- Given text:
First chapter of the Book of Daniel

Daniel 1 (the first chapter of the Book of Daniel) tells how Daniel and his three companions were among captives taken by Nebuchadnezzar II from Jerusalem to Babylon to be trained in Babylonian wisdom. There they refused to take food and wine from the king and were given knowledge and insight into dreams and visions by God, and at the end of their training they proved ten times better than all the magicians and enchanters in the kingdom.

The overall theme of Daniel is God's sovereignty over history. Chapter 1 introduces God as the figure in control of all that happens, the possessor of sovereign will and power: it is he who gives Jehoiakim into Nebuchadnezzar's hands and takes Daniel and his friends into Babylonian exile, he gives Daniel "grace and mercies," and gives the four young Jews their "knowledge and skill."

- Data under study:
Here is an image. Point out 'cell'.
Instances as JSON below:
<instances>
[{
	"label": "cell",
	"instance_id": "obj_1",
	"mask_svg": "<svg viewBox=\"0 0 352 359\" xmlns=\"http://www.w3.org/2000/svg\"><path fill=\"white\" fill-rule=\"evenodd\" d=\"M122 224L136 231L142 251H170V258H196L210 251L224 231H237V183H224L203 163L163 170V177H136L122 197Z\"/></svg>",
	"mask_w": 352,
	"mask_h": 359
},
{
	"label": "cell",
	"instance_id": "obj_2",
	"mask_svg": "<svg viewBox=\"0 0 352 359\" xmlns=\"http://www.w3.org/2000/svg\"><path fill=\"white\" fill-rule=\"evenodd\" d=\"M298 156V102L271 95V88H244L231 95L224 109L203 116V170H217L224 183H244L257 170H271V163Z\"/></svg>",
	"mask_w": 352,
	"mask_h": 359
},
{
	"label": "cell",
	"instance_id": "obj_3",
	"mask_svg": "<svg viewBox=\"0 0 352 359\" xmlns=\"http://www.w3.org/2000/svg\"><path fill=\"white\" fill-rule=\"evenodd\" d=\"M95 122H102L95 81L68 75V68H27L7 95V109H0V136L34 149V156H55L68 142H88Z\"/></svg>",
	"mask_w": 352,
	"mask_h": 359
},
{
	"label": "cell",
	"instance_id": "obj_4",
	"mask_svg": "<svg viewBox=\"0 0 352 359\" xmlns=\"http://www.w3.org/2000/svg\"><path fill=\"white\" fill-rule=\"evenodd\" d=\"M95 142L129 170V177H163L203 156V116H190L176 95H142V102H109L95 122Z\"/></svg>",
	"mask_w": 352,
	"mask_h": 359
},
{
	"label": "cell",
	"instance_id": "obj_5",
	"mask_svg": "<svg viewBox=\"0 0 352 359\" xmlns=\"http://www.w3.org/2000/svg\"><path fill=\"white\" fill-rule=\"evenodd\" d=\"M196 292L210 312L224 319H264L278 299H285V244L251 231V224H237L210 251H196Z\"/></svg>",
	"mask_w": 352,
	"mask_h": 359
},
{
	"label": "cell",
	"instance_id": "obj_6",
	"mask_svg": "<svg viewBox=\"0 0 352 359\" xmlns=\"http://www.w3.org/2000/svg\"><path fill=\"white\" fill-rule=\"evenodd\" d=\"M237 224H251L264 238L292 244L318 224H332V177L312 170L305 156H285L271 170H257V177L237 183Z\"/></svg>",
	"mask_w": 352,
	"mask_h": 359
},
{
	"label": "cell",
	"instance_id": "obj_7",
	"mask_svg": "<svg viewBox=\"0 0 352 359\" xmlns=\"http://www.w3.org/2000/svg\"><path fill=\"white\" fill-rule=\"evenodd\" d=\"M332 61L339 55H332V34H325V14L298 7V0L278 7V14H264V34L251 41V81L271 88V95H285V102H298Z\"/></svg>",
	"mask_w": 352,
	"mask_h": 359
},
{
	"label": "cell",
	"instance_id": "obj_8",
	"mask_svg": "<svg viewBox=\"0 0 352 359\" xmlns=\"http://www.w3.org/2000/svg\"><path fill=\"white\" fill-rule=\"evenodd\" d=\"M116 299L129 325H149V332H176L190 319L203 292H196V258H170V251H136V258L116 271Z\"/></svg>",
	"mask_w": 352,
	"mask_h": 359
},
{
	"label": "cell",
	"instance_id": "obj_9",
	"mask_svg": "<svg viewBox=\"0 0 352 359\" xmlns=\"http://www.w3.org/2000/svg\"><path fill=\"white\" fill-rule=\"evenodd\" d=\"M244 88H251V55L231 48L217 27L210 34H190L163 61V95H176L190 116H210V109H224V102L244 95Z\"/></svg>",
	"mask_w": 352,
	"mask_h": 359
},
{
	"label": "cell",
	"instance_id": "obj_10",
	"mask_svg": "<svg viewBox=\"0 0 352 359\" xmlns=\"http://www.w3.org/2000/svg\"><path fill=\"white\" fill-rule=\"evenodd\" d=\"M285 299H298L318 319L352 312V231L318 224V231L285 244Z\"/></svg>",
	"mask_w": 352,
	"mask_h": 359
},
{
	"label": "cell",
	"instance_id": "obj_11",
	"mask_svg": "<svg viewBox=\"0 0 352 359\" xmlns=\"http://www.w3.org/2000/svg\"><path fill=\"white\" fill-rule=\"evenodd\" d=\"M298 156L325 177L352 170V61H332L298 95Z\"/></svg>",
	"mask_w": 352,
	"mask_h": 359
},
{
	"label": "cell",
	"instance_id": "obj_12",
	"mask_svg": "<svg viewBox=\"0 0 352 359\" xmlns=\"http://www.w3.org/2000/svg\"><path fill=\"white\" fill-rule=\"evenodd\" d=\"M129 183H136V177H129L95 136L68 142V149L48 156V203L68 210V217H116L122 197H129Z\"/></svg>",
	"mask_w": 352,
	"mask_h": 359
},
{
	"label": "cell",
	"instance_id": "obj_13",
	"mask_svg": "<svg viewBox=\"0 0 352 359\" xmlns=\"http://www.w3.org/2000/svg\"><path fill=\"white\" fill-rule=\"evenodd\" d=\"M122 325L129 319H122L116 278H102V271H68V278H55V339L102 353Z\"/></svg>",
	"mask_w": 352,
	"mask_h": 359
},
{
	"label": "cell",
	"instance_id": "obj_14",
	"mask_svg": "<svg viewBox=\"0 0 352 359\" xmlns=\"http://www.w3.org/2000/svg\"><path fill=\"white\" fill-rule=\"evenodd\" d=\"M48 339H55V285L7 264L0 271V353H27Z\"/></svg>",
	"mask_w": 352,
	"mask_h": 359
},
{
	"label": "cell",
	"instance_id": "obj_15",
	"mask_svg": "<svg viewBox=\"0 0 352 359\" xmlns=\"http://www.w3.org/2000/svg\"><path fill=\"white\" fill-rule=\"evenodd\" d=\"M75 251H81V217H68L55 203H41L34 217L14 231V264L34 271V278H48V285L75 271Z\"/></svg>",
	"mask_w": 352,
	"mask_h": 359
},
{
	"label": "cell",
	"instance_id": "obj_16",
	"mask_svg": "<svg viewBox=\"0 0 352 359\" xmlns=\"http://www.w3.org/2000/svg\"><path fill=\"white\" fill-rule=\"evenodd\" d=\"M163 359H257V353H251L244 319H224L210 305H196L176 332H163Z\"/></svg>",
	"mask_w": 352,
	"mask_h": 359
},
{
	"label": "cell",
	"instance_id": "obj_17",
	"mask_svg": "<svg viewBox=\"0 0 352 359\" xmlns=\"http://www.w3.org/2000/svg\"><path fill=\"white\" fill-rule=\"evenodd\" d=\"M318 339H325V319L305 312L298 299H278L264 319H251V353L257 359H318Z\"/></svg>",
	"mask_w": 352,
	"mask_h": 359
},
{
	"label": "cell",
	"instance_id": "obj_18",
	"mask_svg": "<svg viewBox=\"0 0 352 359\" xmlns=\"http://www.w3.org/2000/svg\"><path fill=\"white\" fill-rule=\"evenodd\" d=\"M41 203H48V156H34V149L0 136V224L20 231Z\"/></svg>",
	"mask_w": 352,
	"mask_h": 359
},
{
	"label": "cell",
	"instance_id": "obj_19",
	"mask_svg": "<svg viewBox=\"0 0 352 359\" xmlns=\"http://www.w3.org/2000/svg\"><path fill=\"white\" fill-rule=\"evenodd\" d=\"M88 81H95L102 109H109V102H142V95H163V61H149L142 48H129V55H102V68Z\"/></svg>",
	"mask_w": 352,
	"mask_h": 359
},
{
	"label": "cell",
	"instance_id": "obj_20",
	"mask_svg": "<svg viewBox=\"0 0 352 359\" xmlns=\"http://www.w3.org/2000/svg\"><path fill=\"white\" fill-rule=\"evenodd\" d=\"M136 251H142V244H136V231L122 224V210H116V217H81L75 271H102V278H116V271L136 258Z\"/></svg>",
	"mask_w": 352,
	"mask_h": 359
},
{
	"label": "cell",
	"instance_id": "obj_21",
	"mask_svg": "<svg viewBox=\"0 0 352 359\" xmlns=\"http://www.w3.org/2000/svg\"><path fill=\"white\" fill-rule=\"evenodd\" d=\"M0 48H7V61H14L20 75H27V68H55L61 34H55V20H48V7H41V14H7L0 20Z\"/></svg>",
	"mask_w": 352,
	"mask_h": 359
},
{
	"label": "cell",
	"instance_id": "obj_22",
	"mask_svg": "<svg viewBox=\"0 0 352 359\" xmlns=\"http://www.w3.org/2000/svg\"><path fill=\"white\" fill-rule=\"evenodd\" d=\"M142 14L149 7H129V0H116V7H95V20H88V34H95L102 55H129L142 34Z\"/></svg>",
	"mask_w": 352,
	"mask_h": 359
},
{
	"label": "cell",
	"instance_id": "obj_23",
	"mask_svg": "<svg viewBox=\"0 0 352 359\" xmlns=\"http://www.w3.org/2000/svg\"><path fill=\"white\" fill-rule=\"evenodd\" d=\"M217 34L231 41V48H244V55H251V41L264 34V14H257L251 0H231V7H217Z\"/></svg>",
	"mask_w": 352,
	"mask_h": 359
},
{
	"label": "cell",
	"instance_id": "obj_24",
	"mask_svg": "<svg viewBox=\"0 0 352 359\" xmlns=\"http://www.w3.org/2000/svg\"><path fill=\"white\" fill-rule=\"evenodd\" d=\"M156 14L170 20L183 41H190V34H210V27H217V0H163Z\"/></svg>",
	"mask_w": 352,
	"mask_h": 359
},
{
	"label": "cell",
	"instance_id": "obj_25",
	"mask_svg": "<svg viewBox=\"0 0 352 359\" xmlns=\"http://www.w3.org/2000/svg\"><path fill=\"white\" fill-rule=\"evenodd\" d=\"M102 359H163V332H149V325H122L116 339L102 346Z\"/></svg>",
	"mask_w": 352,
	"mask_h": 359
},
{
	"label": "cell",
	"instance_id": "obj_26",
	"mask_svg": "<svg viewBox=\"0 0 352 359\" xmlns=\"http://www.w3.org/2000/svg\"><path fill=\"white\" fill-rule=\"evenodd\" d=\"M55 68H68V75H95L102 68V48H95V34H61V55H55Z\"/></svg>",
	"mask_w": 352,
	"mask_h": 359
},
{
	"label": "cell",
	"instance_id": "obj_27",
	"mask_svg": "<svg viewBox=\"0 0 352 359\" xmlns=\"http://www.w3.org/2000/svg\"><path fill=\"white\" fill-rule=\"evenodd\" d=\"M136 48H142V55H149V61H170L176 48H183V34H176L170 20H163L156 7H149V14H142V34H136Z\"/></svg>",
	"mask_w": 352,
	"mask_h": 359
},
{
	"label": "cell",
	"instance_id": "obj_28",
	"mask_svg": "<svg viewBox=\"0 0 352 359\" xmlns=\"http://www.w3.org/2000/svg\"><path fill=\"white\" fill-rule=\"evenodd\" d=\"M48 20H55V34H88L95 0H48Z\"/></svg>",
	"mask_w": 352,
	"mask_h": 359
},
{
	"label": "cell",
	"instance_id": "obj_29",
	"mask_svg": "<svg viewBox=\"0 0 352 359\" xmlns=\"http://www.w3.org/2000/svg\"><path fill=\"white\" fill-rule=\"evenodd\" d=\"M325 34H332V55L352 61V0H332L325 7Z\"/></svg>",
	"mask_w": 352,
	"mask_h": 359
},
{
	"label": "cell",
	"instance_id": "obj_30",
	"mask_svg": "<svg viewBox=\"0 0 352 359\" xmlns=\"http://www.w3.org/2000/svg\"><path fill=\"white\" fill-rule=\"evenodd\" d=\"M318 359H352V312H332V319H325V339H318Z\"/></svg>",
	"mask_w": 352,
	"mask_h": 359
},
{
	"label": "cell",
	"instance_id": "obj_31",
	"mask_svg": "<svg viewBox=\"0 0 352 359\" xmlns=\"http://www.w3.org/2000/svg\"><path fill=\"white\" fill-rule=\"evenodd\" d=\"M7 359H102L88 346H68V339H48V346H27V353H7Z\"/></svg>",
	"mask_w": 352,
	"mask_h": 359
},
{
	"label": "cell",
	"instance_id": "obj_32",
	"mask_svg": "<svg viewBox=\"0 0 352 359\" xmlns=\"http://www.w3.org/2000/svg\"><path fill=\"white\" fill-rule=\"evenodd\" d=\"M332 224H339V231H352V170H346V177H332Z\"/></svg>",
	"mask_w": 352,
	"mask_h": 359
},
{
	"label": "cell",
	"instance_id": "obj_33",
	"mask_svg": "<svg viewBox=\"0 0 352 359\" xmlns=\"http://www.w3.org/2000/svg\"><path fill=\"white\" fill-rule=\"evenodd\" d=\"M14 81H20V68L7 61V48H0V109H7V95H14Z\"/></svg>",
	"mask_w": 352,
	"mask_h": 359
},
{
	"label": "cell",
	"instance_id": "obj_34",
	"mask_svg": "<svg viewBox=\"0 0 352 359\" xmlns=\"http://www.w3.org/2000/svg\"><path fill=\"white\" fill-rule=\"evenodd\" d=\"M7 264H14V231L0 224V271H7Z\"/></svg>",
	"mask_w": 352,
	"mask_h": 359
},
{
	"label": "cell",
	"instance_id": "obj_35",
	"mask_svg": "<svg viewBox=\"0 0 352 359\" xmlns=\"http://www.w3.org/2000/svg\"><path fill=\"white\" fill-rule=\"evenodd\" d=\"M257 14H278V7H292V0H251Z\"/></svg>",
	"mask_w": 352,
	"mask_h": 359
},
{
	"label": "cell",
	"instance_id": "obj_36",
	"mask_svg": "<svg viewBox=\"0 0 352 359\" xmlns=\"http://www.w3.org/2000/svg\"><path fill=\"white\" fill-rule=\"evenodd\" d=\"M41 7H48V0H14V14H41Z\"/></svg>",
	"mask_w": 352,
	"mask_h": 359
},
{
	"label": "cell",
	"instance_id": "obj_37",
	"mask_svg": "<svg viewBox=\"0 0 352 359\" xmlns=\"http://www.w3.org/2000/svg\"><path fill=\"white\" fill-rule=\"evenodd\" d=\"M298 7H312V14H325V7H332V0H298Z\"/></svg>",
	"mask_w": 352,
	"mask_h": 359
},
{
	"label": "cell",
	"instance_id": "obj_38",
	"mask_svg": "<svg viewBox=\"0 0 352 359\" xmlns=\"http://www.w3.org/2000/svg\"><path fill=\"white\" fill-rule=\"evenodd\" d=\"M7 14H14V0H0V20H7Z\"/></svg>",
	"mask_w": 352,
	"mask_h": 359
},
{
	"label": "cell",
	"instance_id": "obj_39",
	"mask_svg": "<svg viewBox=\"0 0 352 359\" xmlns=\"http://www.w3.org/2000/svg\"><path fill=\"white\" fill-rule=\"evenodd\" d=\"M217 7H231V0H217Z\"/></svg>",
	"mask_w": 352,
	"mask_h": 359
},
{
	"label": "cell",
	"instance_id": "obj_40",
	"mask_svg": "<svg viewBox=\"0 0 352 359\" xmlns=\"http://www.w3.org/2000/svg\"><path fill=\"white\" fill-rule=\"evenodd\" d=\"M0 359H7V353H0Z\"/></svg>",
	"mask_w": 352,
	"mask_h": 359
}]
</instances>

- Problem description: In the text on Daniel 1, start at the words "Daniel 1 (the" and stop after "in the kingdom.". Rewrite that part with "magicians" swapped for "sorcerers".

- Your response:
Daniel 1 (the first chapter of the Book of Daniel) tells how Daniel and his three companions were among captives taken by Nebuchadnezzar II from Jerusalem to Babylon to be trained in Babylonian wisdom. There they refused to take food and wine from the king and were given knowledge and insight into dreams and visions by God, and at the end of their training they proved ten times better than all the sorcerers and enchanters in the kingdom.